Celui-ci craignait en effet les affinités de celui-ci avec des mouvements musulmans anticolonialistes en oeuvre dans la guerre d’Algérie et en Egypte avec l’avènement de Nasser. Le pouvoir colonial français allait trouver un allié en la personne d’Amadou Hampaté Bâ, farouche opposant à cette arabisation de la culture africaine et dont l’un des principaux objectifs de vie était de faire connaître les travaux de son maître Tierno Bokar.

Amadou Hampate Bâ (à gauche) en 1954

Amadou Hampate Bâ (à gauche) en 1954

En s’alliant avec Marcel Cardaire,  Amadou Hampaté Bâ allait donc choisir l’africanité de sa culture et la transmission des savoirs de son maître au détriment de la résistance à la colonisation, un choix qui lui aura plus tard été reproché comme une collaboration avec l’occupant par certains de ses détracteurs. Le gouvernement français allait encourager des violences contre les propriétés de Wahhabistes à Bamako, et avec le concours de Bâ, favoriser l’éducation des écoles coraniques traditionnelles  et y présenter la vision de l’Islam de Tierno Bokar qu’il jugeait acceptable. Quelques années après la publication de ‘Le sage de Bandiagara’ écrit par Bâ et Cardaire,  le Mali allait obtenir son indépendance en 1960.

Lors d’un voyage à Paris cette même  année, il allait y produire un discours et y mentionner la nécessité pour l’UNESCO de contribuer à conserver le patrimoine immatériel africain, peut-être comme lui l’avait jusque là fait avec ses moyens, comparant la mort de vieillards africains à l’incendie d’une bibliothèque. Amadou Hampaté Bâ avait gagné son combat pour la préservation du patrimoine oral africain. De son vivant seulement, car après sa mort  en 2001, le spectre du fondamentalisme musulman en Afrique allait réapparaître en Afrique et plus précisément au Mali, terre d’Amadou Hampaté Bâ par le biais d’organisations terroristes comme Ançar Dine ou al-Qaeda au Maghreb Islamique.

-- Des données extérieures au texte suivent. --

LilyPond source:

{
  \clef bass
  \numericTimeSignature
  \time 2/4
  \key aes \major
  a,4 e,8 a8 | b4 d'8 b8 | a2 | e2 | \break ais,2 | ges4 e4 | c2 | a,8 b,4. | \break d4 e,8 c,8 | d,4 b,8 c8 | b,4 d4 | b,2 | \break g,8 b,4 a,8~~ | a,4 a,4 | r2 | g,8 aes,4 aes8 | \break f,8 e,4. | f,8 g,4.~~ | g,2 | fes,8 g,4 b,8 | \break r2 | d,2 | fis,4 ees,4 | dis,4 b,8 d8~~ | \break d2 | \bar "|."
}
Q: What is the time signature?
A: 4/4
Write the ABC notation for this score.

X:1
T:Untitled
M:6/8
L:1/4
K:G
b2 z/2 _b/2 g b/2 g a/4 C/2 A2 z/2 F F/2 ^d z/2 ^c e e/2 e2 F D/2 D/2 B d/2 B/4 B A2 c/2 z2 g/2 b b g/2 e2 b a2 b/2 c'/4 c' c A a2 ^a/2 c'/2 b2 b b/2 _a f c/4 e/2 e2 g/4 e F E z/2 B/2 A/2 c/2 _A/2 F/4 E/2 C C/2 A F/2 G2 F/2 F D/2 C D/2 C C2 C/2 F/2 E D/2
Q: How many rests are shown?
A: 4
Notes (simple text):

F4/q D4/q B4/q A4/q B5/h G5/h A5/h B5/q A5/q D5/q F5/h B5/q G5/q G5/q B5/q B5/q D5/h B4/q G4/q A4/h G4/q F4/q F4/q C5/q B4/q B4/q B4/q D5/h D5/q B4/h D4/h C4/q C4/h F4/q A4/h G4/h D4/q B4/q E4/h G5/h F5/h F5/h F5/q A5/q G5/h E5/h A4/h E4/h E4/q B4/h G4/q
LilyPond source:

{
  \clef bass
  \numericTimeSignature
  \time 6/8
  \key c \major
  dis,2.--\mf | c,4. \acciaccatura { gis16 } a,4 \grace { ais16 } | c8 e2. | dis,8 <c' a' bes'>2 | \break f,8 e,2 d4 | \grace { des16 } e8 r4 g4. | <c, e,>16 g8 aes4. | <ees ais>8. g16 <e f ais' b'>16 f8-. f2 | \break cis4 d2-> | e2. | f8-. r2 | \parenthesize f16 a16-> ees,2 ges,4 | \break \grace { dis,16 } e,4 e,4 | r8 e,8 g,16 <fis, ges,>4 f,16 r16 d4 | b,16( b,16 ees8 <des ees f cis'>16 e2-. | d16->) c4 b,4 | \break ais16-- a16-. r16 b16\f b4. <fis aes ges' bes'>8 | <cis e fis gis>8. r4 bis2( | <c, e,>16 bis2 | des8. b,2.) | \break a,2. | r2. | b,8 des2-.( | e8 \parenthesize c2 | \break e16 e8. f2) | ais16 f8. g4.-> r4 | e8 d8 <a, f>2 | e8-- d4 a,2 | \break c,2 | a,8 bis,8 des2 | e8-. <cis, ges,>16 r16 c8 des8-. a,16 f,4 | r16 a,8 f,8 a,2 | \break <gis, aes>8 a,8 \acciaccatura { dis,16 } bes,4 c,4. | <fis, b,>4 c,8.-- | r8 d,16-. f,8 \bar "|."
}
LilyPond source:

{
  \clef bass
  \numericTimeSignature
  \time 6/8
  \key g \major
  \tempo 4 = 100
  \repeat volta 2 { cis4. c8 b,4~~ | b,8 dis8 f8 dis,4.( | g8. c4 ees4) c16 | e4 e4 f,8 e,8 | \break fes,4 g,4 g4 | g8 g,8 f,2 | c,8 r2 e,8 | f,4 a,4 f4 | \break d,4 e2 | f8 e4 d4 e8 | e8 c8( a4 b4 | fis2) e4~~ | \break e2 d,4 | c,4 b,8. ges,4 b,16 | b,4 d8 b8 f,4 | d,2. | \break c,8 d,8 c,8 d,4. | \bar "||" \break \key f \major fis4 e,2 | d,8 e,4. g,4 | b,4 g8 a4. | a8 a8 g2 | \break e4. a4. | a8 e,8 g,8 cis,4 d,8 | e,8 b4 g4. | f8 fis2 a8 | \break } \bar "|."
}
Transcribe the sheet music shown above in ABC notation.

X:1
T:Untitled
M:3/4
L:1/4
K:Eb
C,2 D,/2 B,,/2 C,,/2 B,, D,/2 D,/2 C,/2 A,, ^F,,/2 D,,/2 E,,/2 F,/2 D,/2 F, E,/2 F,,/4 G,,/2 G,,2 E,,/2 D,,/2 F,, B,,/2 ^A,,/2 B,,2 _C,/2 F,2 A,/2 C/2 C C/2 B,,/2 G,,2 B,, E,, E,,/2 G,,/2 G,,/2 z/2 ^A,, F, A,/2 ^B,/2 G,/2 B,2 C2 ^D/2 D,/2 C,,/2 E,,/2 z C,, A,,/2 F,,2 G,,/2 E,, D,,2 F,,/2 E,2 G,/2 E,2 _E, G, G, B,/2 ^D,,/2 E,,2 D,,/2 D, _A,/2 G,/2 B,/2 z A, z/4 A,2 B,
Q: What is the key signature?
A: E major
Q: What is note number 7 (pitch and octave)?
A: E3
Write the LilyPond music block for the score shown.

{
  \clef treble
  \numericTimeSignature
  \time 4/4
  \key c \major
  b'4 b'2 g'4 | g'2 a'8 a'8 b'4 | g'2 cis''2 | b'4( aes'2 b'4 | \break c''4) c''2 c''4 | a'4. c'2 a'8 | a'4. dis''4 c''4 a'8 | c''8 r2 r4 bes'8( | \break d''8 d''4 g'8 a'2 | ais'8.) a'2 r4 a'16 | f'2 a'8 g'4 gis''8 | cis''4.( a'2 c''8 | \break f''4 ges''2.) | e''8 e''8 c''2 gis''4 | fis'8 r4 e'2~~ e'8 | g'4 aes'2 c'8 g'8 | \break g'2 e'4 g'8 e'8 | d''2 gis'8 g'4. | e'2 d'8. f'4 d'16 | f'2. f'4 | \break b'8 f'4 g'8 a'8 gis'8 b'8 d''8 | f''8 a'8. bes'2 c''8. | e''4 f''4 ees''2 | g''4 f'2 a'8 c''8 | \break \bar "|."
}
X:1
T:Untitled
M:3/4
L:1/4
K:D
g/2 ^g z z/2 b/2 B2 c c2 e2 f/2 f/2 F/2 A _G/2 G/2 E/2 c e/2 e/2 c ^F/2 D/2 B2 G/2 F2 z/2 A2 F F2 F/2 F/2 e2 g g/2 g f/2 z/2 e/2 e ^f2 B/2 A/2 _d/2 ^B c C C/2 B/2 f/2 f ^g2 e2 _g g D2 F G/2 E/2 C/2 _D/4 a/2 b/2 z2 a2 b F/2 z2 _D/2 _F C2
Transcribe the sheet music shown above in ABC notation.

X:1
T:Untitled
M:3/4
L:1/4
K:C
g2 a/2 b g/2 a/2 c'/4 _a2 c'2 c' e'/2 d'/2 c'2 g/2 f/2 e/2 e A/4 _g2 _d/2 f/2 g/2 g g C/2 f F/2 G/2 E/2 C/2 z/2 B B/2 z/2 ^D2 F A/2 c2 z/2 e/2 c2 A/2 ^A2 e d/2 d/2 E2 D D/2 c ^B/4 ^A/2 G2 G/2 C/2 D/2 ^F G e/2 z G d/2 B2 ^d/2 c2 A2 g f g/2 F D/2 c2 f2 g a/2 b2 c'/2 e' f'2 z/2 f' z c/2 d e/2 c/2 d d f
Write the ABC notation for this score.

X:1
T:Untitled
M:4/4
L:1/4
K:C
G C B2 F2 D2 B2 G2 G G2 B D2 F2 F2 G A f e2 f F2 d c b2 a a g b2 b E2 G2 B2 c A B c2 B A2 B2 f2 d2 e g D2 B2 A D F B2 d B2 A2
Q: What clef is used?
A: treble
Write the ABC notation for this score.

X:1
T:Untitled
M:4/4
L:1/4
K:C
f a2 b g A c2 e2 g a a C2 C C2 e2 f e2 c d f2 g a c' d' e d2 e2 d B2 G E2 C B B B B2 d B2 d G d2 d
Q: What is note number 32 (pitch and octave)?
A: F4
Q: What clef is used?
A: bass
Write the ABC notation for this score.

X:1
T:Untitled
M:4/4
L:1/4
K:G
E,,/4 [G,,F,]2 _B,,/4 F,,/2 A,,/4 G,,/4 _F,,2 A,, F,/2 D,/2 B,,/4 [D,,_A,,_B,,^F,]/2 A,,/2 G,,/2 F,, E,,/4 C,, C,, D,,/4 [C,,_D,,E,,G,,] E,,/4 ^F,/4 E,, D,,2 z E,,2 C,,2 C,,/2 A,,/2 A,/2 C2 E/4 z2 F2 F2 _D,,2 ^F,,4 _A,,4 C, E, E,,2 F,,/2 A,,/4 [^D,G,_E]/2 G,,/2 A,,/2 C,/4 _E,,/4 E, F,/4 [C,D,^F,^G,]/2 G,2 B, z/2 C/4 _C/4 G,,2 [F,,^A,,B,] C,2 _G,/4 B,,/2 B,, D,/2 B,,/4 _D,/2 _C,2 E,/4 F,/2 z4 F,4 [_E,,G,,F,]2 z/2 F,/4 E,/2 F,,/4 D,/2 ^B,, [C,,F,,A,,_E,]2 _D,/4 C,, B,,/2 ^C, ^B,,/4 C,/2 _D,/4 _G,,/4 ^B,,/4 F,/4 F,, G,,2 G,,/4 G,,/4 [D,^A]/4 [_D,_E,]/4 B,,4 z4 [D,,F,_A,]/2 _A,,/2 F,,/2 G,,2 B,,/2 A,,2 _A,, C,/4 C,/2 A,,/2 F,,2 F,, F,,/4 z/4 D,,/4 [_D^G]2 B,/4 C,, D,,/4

Des manuscrits de Tombouctou brûlés par des Islamistes en janvier 2013 au Mali

Des manuscrits de Tombouctou brûlés par des Islamistes en janvier 2013 au Mali

A Tombouctou notamment, des bibliothèques de manuscrits et d’hommes allaient y être brûlées et une nouvelle fois, Français et Maliens allaient s’allier pour combattre cette menace pour leurs intérêts respectifs. Une menace à la culture causée ici et là, à plus d’un demi-siècle d’intervalle par les abus et les ingérences de la politique africaine de la France : colonisation d’abord, puis intervention militaire française en Libye sous le commandement de Nicolas Sarkozy.